Depois da luta pela igualdade de direitos entre homens e mulheres, trava-se agora um forte combate ao racismo. Racismo, hoje em dia, é anacrônico e tende a ser tão mal visto como são os fumantes, os nazistas, os que rejeitam o progresso tecnológico, insistindo em ver só seus aspectos negativos.

Quanto a querer transpor o que vigora no reino animal para a realidade do ser humano, expõe-se a entrar numa área bastante discutível. Segundo Darwin, na luta pela sobrevivência vencem os mais aptos e não os mais fortes ou os mais bonitos

Bem, vivemos em outro tipo de selva e somos diferentes. Se você tiver aptidão para lidar com suas desvantagens, elas podem se transformar em vantagens, o que não ocorre entre os animais irracionais, dotados apenas de instinto.

Um homem feio e charmoso pode salientar-se mais do que um homem bonito mas narcísico ou insosso. Veja o que o escritor Stendhal (1783-1842) diz sobre o grande orador e revolucionário Mirabeau: "Ao olhar aquele grande homem, ninguém experimentava através dos olhos um sentimento desagradável, isto é, ninguém o achava feio. Arrastadas por suas fulminantes palavras, as pessoas só ficavam atentas, só sentiam prazer em prestar atenção ao que era belo em seu rosto. Como nele quase não havia traços de beleza, prestava-se atenção apenas ao que era belo mas de outra natureza de beleza, a beleza de sua expressão. Ao mesmo tempo que a atenção fechava os olhos para tudo o que era feio, pictoricamente falando, prendia-se entusiasticamente aos menores detalhes passáveis, por exemplo, à beleza de sua vasta cabeleira; se ele tivesse chifres, teriam sido considerados belos."

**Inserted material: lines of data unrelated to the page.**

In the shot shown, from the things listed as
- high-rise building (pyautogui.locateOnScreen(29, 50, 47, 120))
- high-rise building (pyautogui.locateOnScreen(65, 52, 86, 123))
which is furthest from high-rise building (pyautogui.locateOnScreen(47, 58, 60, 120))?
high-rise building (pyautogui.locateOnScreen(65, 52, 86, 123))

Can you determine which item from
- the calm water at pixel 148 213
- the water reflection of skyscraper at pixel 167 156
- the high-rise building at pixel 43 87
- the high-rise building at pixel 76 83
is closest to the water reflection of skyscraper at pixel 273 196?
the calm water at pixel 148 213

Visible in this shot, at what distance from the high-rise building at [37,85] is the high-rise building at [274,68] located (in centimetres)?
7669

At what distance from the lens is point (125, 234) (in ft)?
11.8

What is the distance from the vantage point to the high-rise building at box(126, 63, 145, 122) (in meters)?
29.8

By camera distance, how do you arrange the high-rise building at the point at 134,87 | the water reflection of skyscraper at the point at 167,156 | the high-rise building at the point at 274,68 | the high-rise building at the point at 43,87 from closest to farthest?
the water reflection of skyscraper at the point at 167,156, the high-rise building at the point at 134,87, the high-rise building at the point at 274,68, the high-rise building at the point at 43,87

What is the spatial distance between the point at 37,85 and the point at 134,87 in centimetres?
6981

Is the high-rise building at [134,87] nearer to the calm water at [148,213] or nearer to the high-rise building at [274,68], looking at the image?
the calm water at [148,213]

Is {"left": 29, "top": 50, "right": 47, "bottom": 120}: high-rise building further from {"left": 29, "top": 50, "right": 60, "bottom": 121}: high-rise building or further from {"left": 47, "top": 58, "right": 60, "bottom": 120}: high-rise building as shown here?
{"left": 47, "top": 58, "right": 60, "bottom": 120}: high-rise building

Quanto ao charme, ele vem, na maioria das vezes, da auto-confiança. Um homem que se sabe interessante, porque foi capaz de construir-se como um indivíduo autônomo, que não se curva a padrões impostos, pode se revelar charmoso pelos gestos seguros, pela voz, pelo olhar, através de seu senso de humor. Há mulheres que não sabem definir o que seria um homem charmoso mas são sensíveis a seu charme. Elas sentem que ele se comporta como se soubesse que tem algo a mais a oferecer e ficam magnetizadas.

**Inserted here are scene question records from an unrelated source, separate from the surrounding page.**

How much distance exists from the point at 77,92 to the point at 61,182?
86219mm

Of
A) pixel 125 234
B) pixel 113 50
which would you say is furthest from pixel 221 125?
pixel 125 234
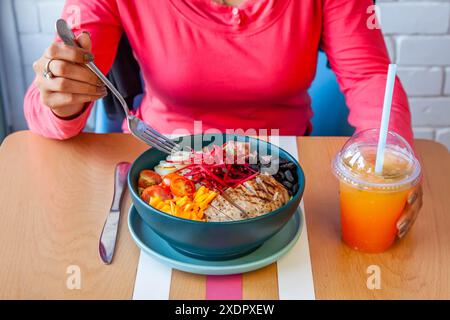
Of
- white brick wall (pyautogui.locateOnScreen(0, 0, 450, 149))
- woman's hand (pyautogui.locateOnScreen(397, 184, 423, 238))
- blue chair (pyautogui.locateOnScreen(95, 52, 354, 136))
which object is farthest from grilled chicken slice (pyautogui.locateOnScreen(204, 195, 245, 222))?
white brick wall (pyautogui.locateOnScreen(0, 0, 450, 149))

Um homem pouco atento, que não sabe prestar atenção nas outras pessoas também não atrai o interesse delas, tornando-se um solitário. Por não ser capaz de se deter no outro, tão preocupado consigo mesmo, com seu sentimento de insuficiência ou de superioridade, tenderá a ser ignorado e dirá que ninguém se interessa por ele ou que ninguém desperta seu interesse. Acredito que com o auto-conhecimento o charme possa vir a ser conquistado.

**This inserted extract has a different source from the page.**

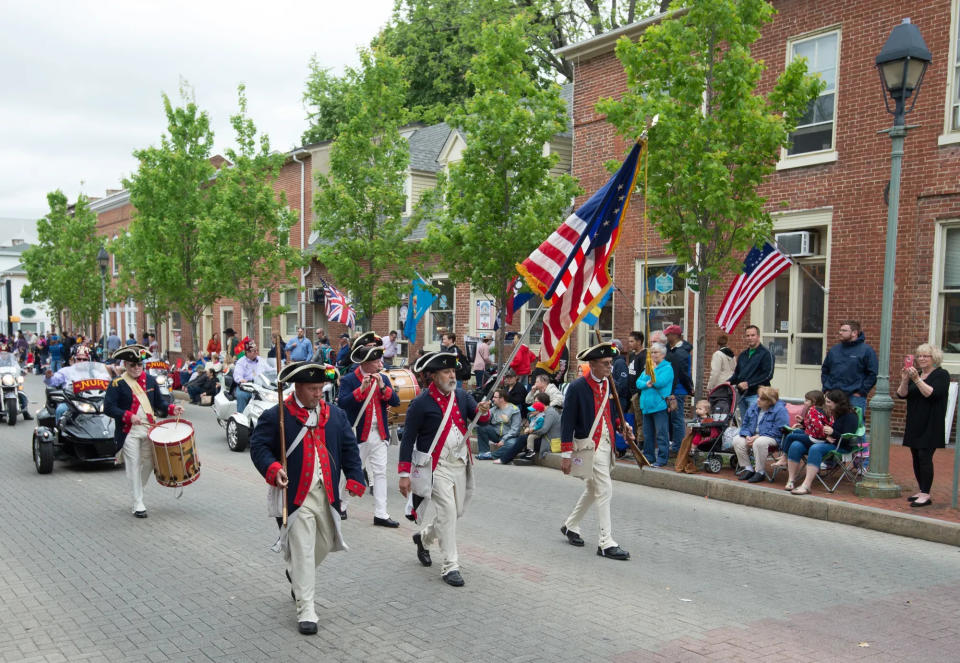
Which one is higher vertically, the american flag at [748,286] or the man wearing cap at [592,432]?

Do fundo do poço você falou de coisas importantes. Mostrou sua força e seu desejo de sair da "confusão". Estou certa que irá conseguir tudo isso. Uma psicoterapia ou uma análise apressarão um pouquinho o caminho que terá de percorrer; e é sempre bom ter-se um companheiro de caminhada. Um grande abraço a você e a todos que lerem essa resposta, e sentirem que ela, de alguma forma, ajudou. Boa sorte.